Transparent query retries in Impala

This feature allows Impala to automatically retry queries that fail due to cluster membership changes, improving fault tolerance without user intervention.

Transparent query retries will automatically retry any queries that fail due to cluster membership changes. A cluster membership change typically entails a node leaving the cluster before it crashed or for some other reason stopped responding to statestore heartbeats.

Traditionally, if a query runs on a node in the Impala cluster, and that node crashes, then the query will fail and it is up to the user to retry the query. With transparent query retries, the query will be automatically retried.

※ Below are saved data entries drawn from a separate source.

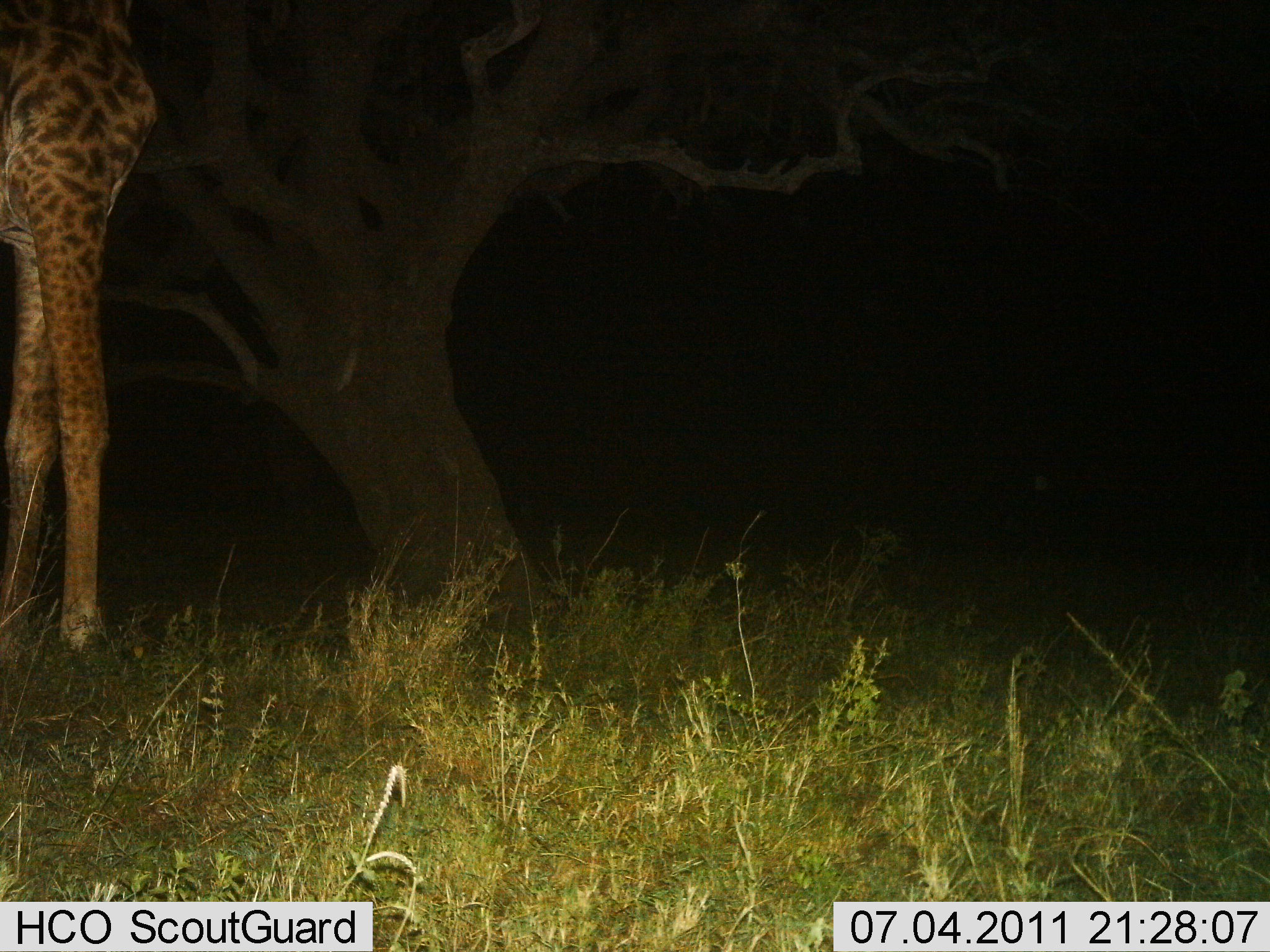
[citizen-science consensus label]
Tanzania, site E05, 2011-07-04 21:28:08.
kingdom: Animalia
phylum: Chordata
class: Mammalia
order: Artiodactyla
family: Giraffidae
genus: Giraffa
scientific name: Giraffa camelopardalis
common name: giraffe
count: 1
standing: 92%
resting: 0%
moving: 8%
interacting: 0%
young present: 0%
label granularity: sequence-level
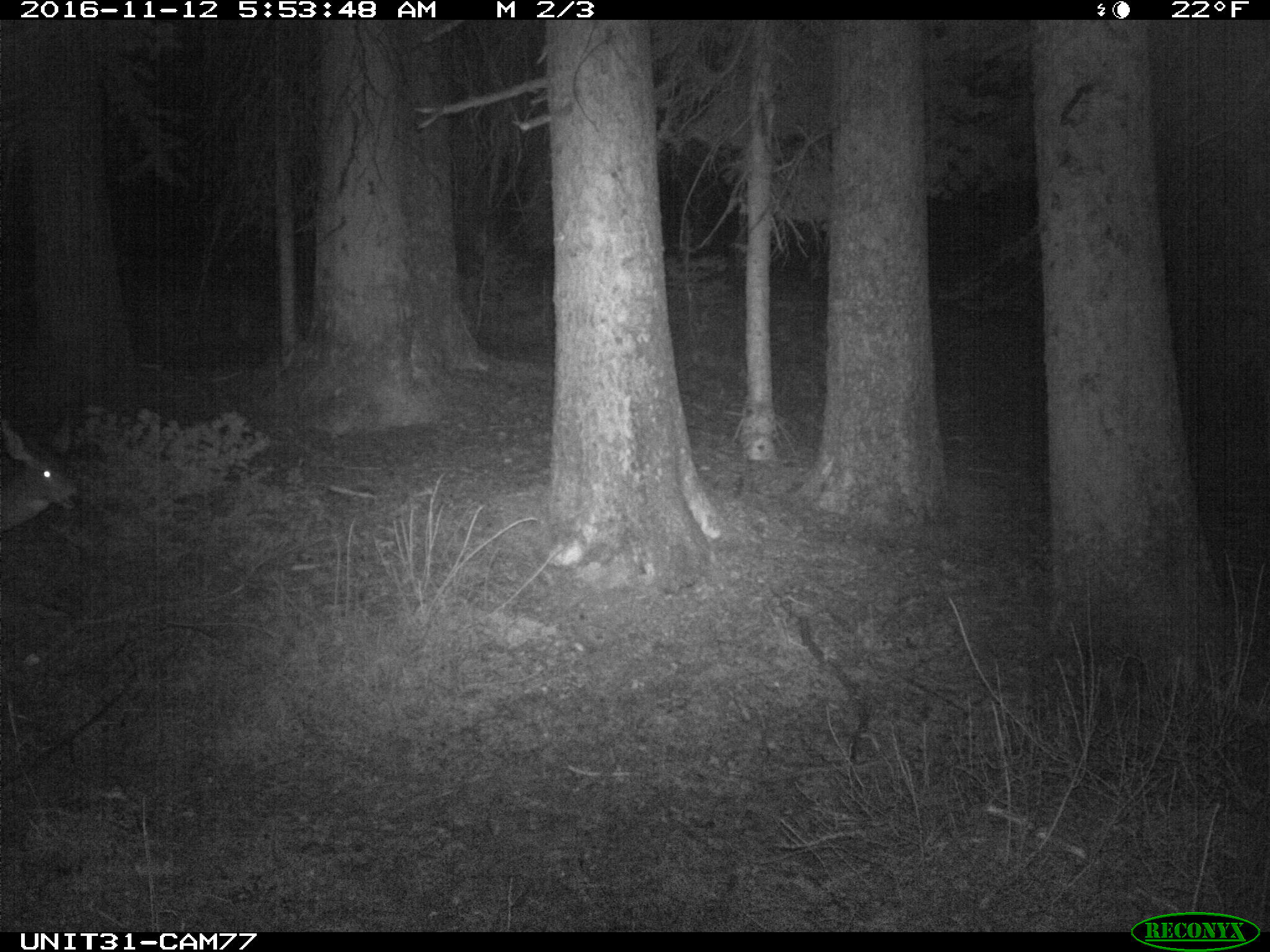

Queries are only retried if the query failed due to a cluster membership change. Trivial failures, like SQL parsing exceptions are not retried.
Cluster membership changes fall into two categories: membership updates from the statestore or node blacklisting events. Impalads periodically send heartbeats to the statestore, if an impalad stops sending heartbeats to the statestore then that impalad is removed from the cluster membership. Node blacklisting events occur when a query fails and as a result, an impalad in the cluster is added to the Coordinator's node blacklist. In this scenario, the query is retried.
For most users, query retries will be completely transparent, but users who want to know why a retry was necessary can use runtime profiles. Each query attempt is modelled as a completely new query. Thus, each query attempt has its own runtime profiles. Users can look through the profiles of the failed query attempts to determine why the query was retried.

Transparent query retries are turned off by default, but can be enabled via the RETRY_FAILED_QUERIES query option.